Au quatrième jour de trek, le soleil tape fort et tant à cause de cela que de l’altitude, C. attrape des saignements de nez. Le terrain est en pente douce, l’arrivée de l’étape se trouve dans ce que nous nommerions chez nous un haut alpage : troupeau de yaks gardé par un vacher qui dort dans un enclos de pierres rudimentaire. Un panneau solaire brille sur le toit mais le haut des murs est recouvert d’une couche de bouses séchées, combustible pour l’hiver (plusieurs années avant, dans la « plaine » de Nimaling, nous avions été repoussés par l’odeur de toute cette merde de yak entassée autour d’un abri de drogpa). A cinq heures, notre guide, Sarfaraz, nous accompagne chez le gardien du troupeau, qui n’a pas seulement des yaks, mais aussi des moutons et des chèvres pashmina.
Incroyable rencontre de deux mondes : nous avec nos polaires et nos chaussures de montagne (sans appareil photo quand même…), et notre hôte, tellement affable, tellement souriant, visiblement tellement heureux, qui passe l’été dans ce minuscule terrier où il a accumulé des outils qui lui viennent d’au moins, dit-il, dix générations. Au centre : une masse beige qui ressemble à un animal blessé, mais c’est en réalité la peau de mouton qui lui sert à barater le lait et qu’il agite vigoureusement à intervalles réguliers. Le beurre est ensuite séparé du reste qui devient la base pour faire le fromage, d’abord chauffé au feu de bois de manière à produire une sorte de sérac, ensuite séché dans des sacs qui pendent aux murs.

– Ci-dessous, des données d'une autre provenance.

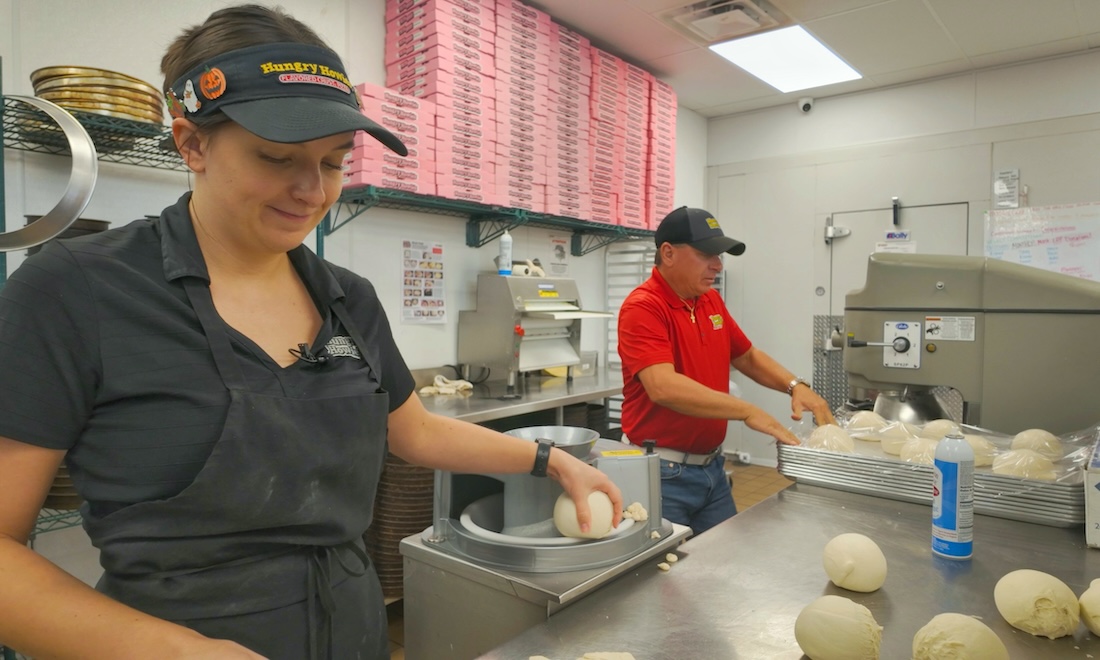 Two employees making pizzas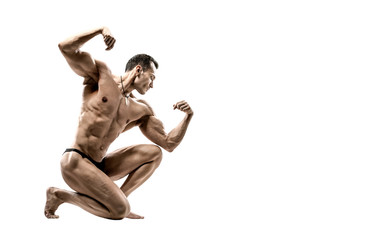 Wall Mural - man - bodybuilder pose on white background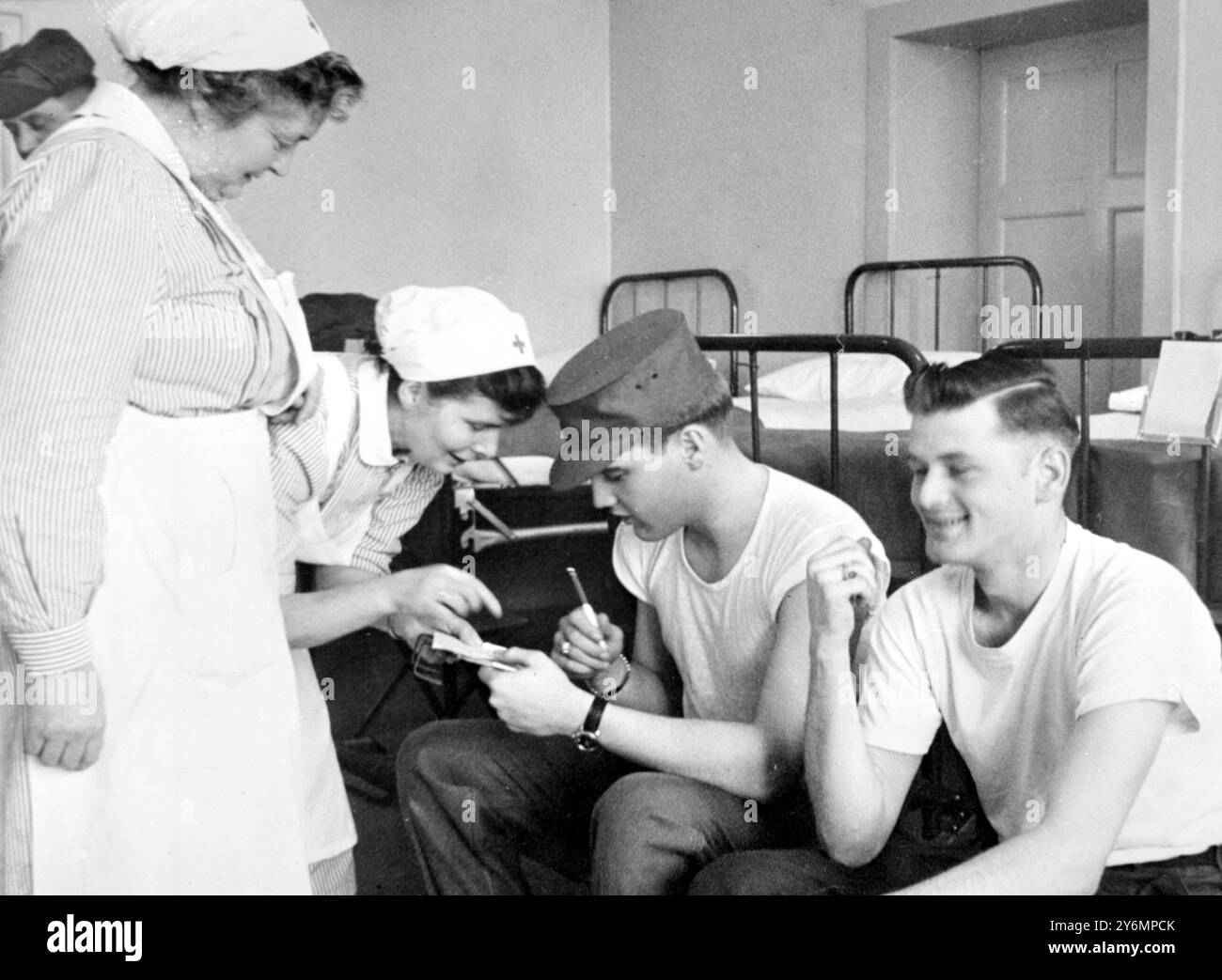 Friedberg, Allemagne : dans sa dernière performance, le chanteur de Rock 'n Roll, maintenant soldat Elvis Presley (à gauche) a donné du sang! Sa performance était purement volontaire cependant - lui et 179 autres hommes de la 3rd. Davison blindé , y compris le soldat George Mayers, de Battle Creek, Michigan, a fait don de sang à la Croix-Rouge allemande, au Ray Barracks ici, le 16 janvier. Après le don, Elvis signe des autographes pour les infirmières de la Croix-Rouge allemande le 18 janvier 1959 Banque D'Images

Dans un coin, figure le classique instrument pour faire le thé au beurre, et le long d’un mur, dans un recoin sombre, en miniature, tout l’essentiel de la puja : un livre de prières à côté de trois coupes prêtes à recevoir l’eau et l’huile. Ici, la puja, rituel bouddhiste, plus que dévotion religieuse est manière de rythmer la journée. Près de cet autel, la jarre qui contient le beurre. L’homme rieur nous donne de son fromage séché sous forme de petites boules irrégulières et dures qu’il faut mâcher plutôt que croquer, ou bien que l’on peut faire fondre dans la soupe (thukpa).
Quelle est la signification d’avoir vu cela ? Si demain nous devions mourir (par exemple dans un accident d’avion), quelle aura été la signification du fait que cette vision d’un autre temps, d’un autre monde soit entrée dans nos têtes ? Je disais : sans appareil photo, pour des raisons de politesse, mais quelle signification cela aurait-il eu de « prendre des photos » ? Pour faire quoi ? pour montrer quoi ? des ustensiles usés ? des murs sales ? A quoi bon ? Pour quelle fin ? Le caractère vain de l’effort à se saisir du temps au travers d’un objectif photographique apparaît ici dans toute son ampleur. La photo, c’est la finitude. A quoi sert-elle quand on est confronté au gouffre abyssal du temps, quand on parle de dix générations accumulées sans que peu de changements aient eu lieu dans les pratiques liées à la vie de tous les jours (si ce n’est un panneau de solaire branlant qui ne sert qu’à éclairer une lampe).